We’ve returned to the office, where I can post a little easier. Here are some more photos from today’s media day at the AT&T Performing Arts Center. I’d say more than half of the 150 or so TV, radio, and print people in attendance hailed from beyond our burg’s borders. It was a good group. You can check out
Zac’s Flickr page for his pics. You’ll see that we covered some of the same ground. That said, jump for the pretties.
Yes, there is already a wodge of gum in the Wyly Theatre. This particular wodge was spotted at the base of the main stairwell that leads up from the box office to the performance hall. Shocking.
This is Jacob Cigainero standing at the Wyly box office. He does PR for the Dallas Theater Center, which, given its new home, ought to consider changing its name to the Dallas Theatre Centre. Just a suggestion.
Eric Celeste issued a challenge to the female media members, daring them to enter this backstage unisex bathroom with him. He got no takers.
The Wyly is very big on this shade of green, which I was told is NOT the same color as the Nasher green. In any case, I like it. Professor Willard Spiegelman, on the other hand, gave it the thumbs down. (Green? Thumbs down? See what I did there?)
Rem Koolhaas addressed our sub-group of media types in an antechamber to the roof-deck party space atop the Wyly. At one point, while answering a question, he took out his cellphone and fiddled with it. He seemed distracted and not entirely ecstactic about being there. Which made this all the more delicious: when he'd finished his five minutes of explication, a member of the media who shall remain unnamed said, "I couldn't hear what you said. Can you say it again?"
See? Told you. Koolhaas' cellphone was blowing up.
Here's the view from the roof-deck party palace. The photo gives the impression that it looks like a jail. It doesn't. This space is glorious. I was told you can rent it for parties, and I predict it will instantly become the most sought-after rental space in Dallas. Unless that space is ....
... the balcony one floor down. The outdoor space is smaller, but the inside room is larger. Great for receptions.
The floor of the outdoor balcony is covered with a lush faux grass. Manny Mendoza (now a filmmaker, previously of the Morning News) looked at it and said, "Did you bring your 7-iron?" It's really cool. The foot you see here belongs to a journalist from Vancouver. They put her up in the Mansion. Things must be good in Vancouver, eh?
As noted earlier in the blog, I have a crush on architect Joshua Prince-Ramus. But here's the other interesting thing about him: when we were going through fact check on the story we published in October, we received a three-page fax from P-R correcting the way we'd identified the Wyly's designer. It's complicated. Koolhaas and P-R used to work together. Then they split. The Wyly was conceived and built before, during, and after this split. I am simplifying here, but P-R's fax to us essentially said: you're not giving me enough credit. I asked him about this dual credit, and he gave a very polite, political-sounding answer about how he and Koolhaas work (or worked) really well together, blah, blah. I don't buy it. IJS.

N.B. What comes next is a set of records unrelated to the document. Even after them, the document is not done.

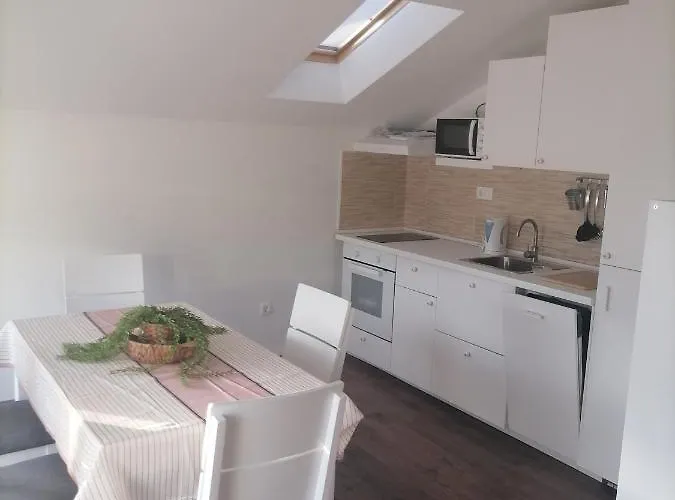 Ala Da-apartman Sa Bazenom * Zadvarje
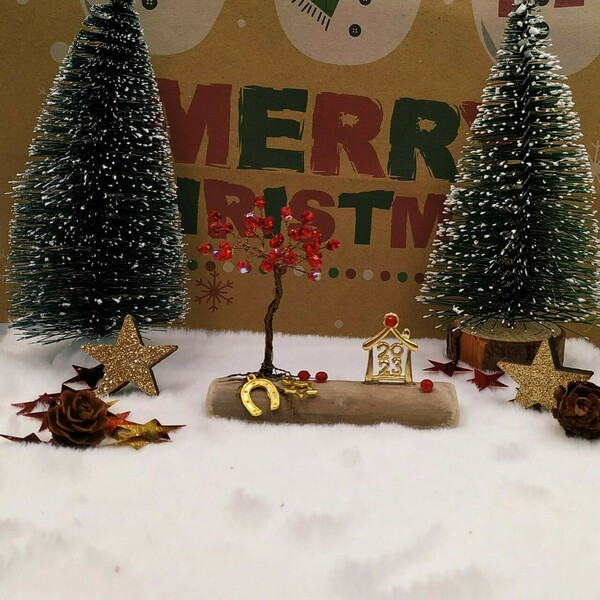 Γούρι 2023 - Δέντρο ζωής από σύρμα σε ξύλο θαλάσσης με κόκκινες χάντρες - χρυσές λεπτομέρειες - ξύλο, χριστουγεννιάτικα δώρα, γούρια, δέντρο - 5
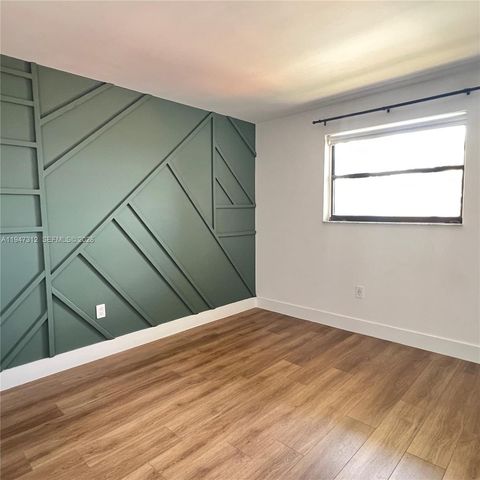 8425 NW 8th Street 406, Miami, FL 33126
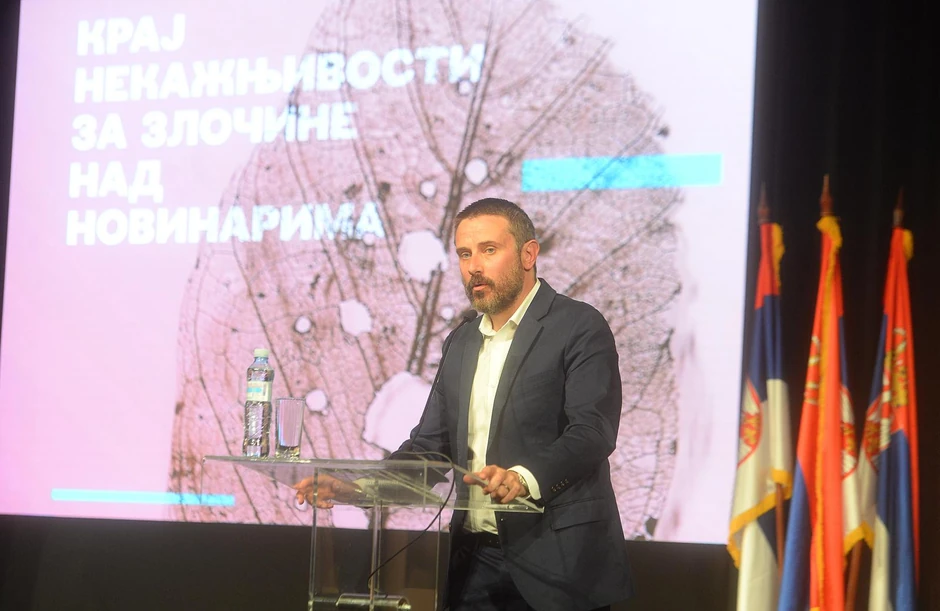 Istrazivački novinar Džeremi Skejhil izvinio se pre dva dana u ime SAD za ubistvo radnika RTS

Our tour of the Wyly completed, we mosied over to the Winspear Opera Ho. As opposed to the Wyly, which Prince-Ramus described as a "theater engine," the Winspear is a glorious, soaring space -- especially in the lobby. I really like the Wyly. But it's an intellectual treat. The Winspear speaks to the soul. Everywhere you look, you want to take a picture. Which I did. Forgive me. I tried to edit these down.
Look! You can see your reflection!
Sir Norman Foster is an engaging guy. I've been told that he and Koolhaas don't play well together. At some of their Dallas appearances together, they have gravitated to opposite sides of the room. If that's true, and if I had to make a choice between one or the other architect to have a beer with, I'd go with Foster. No question.
Foster said the grand staircase is a democratizer. There are no special entrances for the silk stocking crowd. Everyone walks together.
Or perhaps you prefer the elevator. The floor numbers are displayed thusly. Cool, no?
As I said, everywhere you look in the Winspear, you want to take a picture. Here you can see the DSO's Di Suvero sculpture in the distance. You know, seems to me that Dallas almost has two colors fighting for its soul: red and bright green. I'll take red, for obvious reasons.
Fun fact: every seat in the Winspear has its own heating and cooling vent beneath it. Comfy!
Here's the lunch we were served. By far, the best press lunch I've eaten. The short ribs were delicious. I assume this is the same food the cafe at the Winspear will turn out for non-media folk. If so, mark it down now as a place to check out, even if you don't like singing.
I put up an earlier pic of landscape architect Michel Desvigne walking through his shallow reflecting pond. As a couple of us shot pics, he seemed embarrassed for the attention. Eric Celeste, on the other hand, decided to play Jesus. One more point: I love the space between the two buildings. And I understand why they named it the Elaine D. and Charles A. Sammons Park rather than the Elaine D. and Charles A. Sammons Space Between the Buildings. But still. Would you call it a park?